Aquatic Environmental Science
Students will practice the skills of an environmental scientist by investigating human impacts on rivers, streams and ponds, with focus on water chemistry, heavy metals in stream water and sediments, emerging contaminants in municipal wastewater effluents, and endocrine disruption. Field-based experiences will focus on local Boone area environmental problems that will serve as the basis for a variety of student-centered research projects. Biological topics will include aquatic population and biodiversity responses to toxins or disturbance, lab & field sampling and analytical methods, and statistical analysis of data. As a field course, students will visit sites in Boone and surrounding areas to take advantage of the large number of high quality and unique water resources. Therefore, appropriate "river shoes" (such as Keen, Teva, Chaco, etc.) and clothing that can get wet/muddy are needed. Students will also canoe sections of the New River and camp over a three-day period. Students will need to bring a sleeping bag and tent for this excursion (further information will be sent out once class assignments have been made about tents/equipment). Each student will develop a research hypothesis, collect necessary data to test this hypothesis, provide a written report of their project, and present their findings at the closing symposium.
Exploratory Data Analysis
In today's data driven society, it is a pre-requisite of those studying science and mathematics that they understand data collection, analysis and application. In this course, we will deeply examine the process by which we collect and manipulate data. Please note, this is not an introductory statistics course. Our focus will be on interpretation of data as opposed to development of statistical theory. We will explore applications of data within the context of topics including, but not limited to, statistical inference, game theory, voting theory, rank order data, data envelopment analysis as well as data applications within the social sciences. Students will explore techniques investigating both quantitative and qualitative data through experimental design and simulation. Students will work both individually and collaboratively to obtain a mastery of the topics presented. At the conclusion of the course students will either generate their own data or use available data sets to develop their own unique research project that includes producing a paper and preparing an oral presentation.

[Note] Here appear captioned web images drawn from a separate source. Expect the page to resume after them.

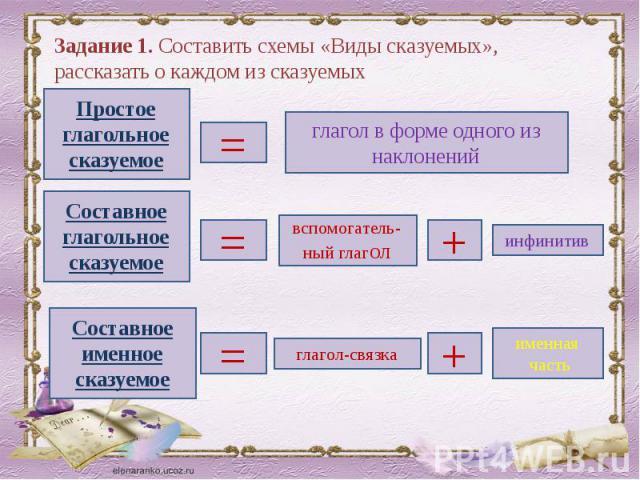 Задание 1. Составить схемы «Виды сказуемых», рассказать о каждом из сказуемых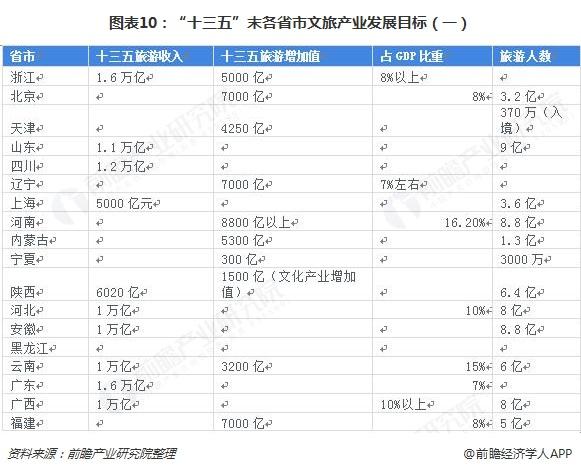 图表10: 十三五 末各省市文旅产业发展目标(一)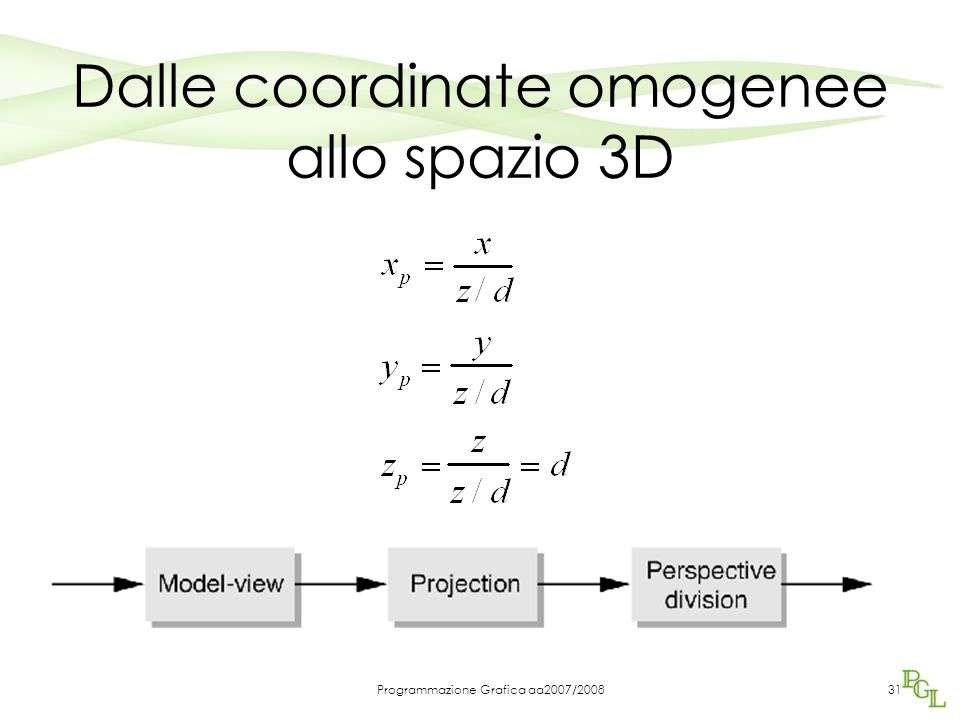 Programmazione Grafica aa2007/200831 Dalle coordinate omogenee allo spazio 3D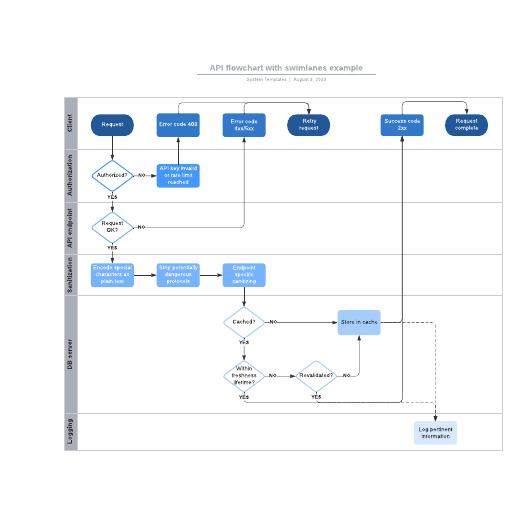 API flowchart with swimlanes example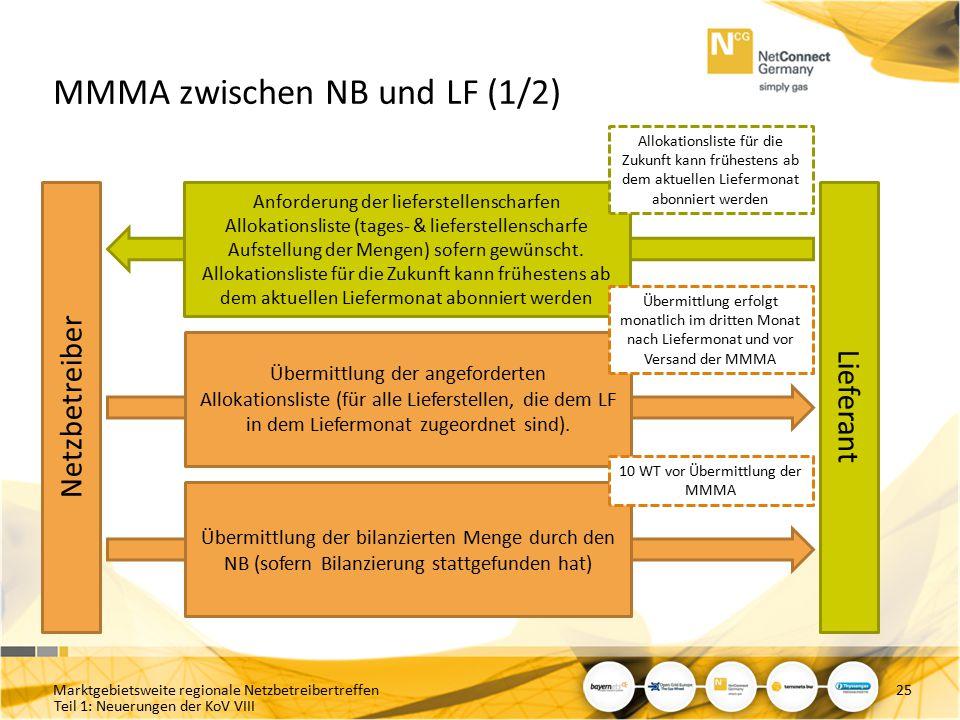 MMMA zwischen NB und LF (1/2)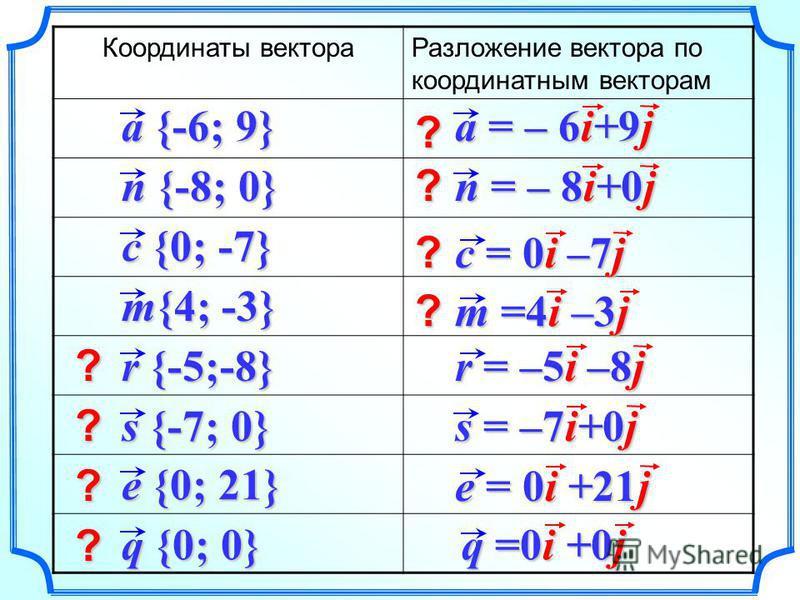 Координаты вектора Разложение вектора по координатным векторам a {-6; 9} n {-8; 0} m{4; -3} c {0; -7} r {-5;-8} s {-7; 0} e {0; 21} q {0; 0} r = –5i –8j a = – 6i+9j n = – 8i+0j c = 0i –7j m =4i –3j s = –7i+0j e = 0i +21j q =0i +0j ? ? ? ? ? ? ? ?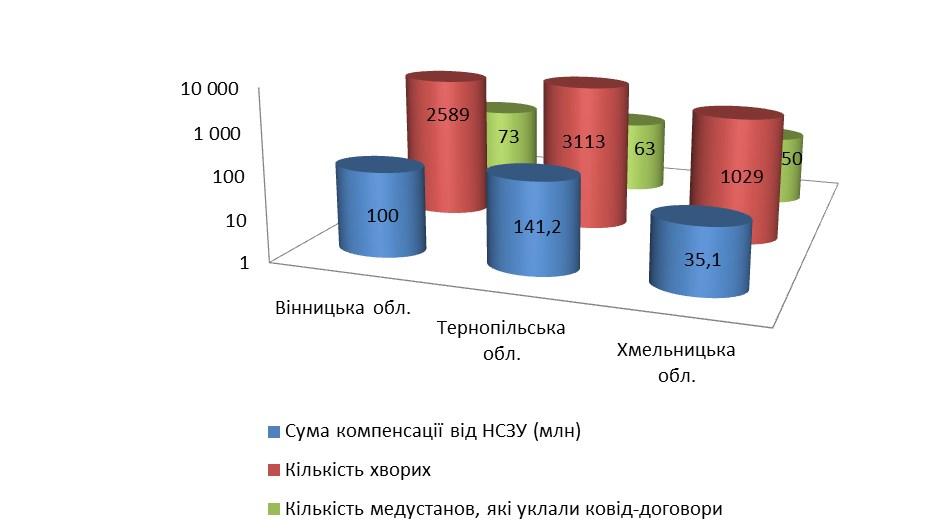 """""""РозCORONовані закупівлі"""": скільки коштувало лікування ковід-пацієнтів на Вінниччині, Тернопільщині та Хмельниччині"""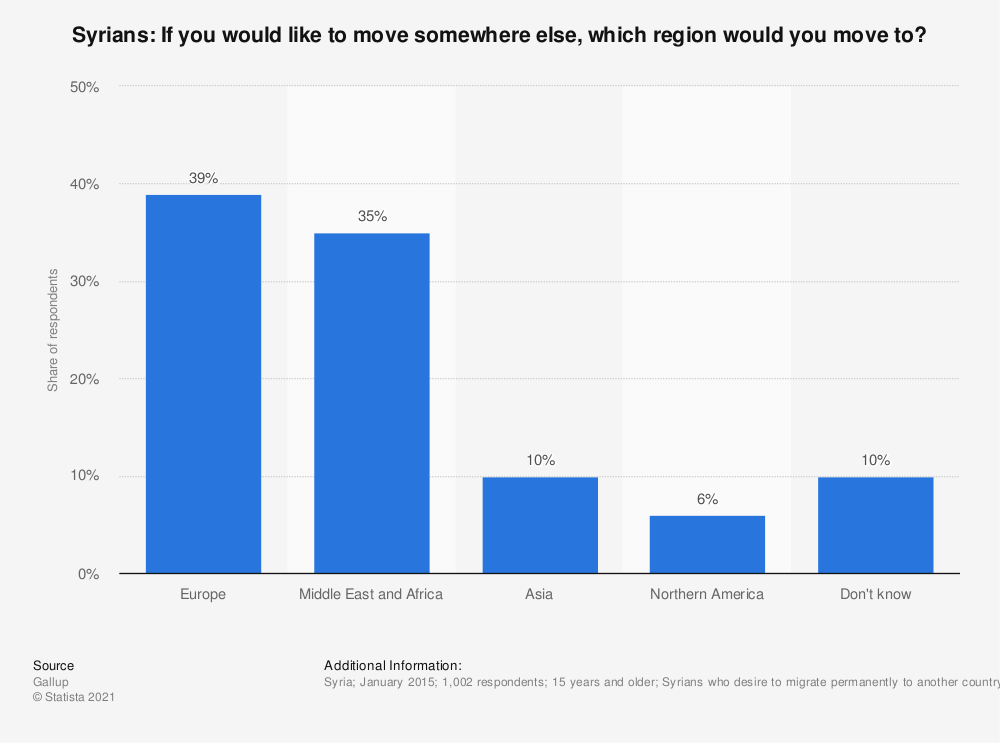 Statistic: Syrians: If you would like to move somewhere else, which region would you move to? | Statista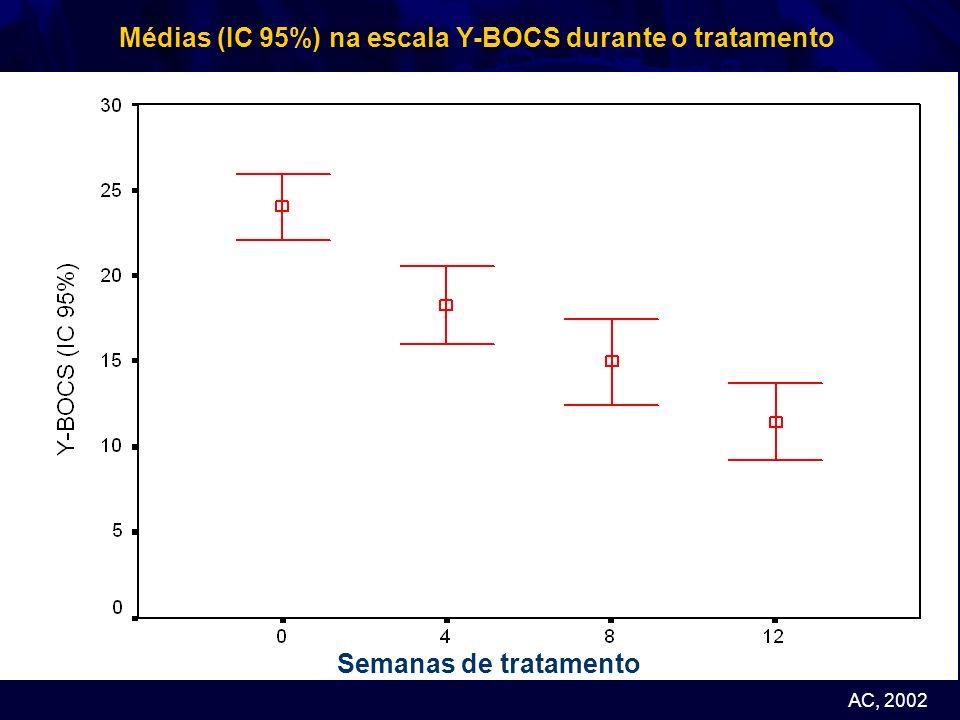 AC, 2002 Semanas de tratamento Médias (IC 95%) na escala Y-BOCS durante o tratamento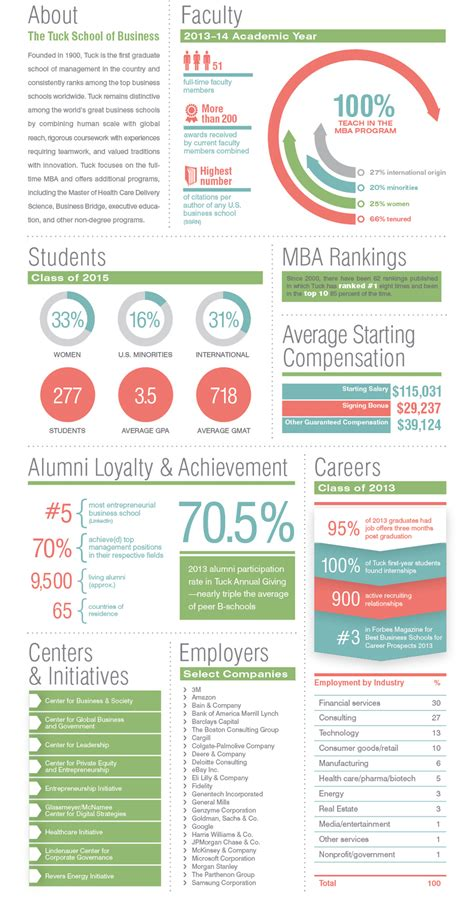 Dartmouth Class Profile Mba by Tuck School Of Business Facts Figures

The first rockets ever built, the fire-arrows of the Chinese, were not very reliable. Many just exploded on launching! Today, rockets are much more reliable. They fly on precise courses and are capable of going fast enough to escape the gravitational pull of Earth. How is this done? We will investigate the fascinating scientific theories involved with rocketry, including physical principles such as Newton's Laws, the aerodynamic forces that operate on objects in flight (weight, lift, drag, and thrust), different propellants and various engineering concepts such as stability and optimal mass. Applying this knowledge will allow us to design, construct, and test various models to investigate the aerodynamic capabilities and challenges of rocketry. Students will complete investigations by designing, flying and refining actual model rockets. Finally, they will present their findings via a written descriptive research paper and oral presentation.
Visual & Image Processing
This course will integrate two areas of study in computer science. First, students will have the opportunity to learn about some digital image processing techniques. Explorations will include image acquisition and display, properties of the human visual system, sampling and quantization, color image representations, image enhancement, transformations, compression and restoration. Second, students will investigate the role of visualization in science, engineering, medicine, and education and will have opportunities to learn different visualization techniques that can be applied to solve problems. Emphasis will be on visualization of data, using available tools to build and understand computational models, and understanding/visualizing solutions to proposed problems. MATLAB, ImageJ, and Excel will be used extensively, but prior knowledge is not required. Students will have daily hands-on activities and will conduct an inquiry-based research project, produce a written paper and oral presentation.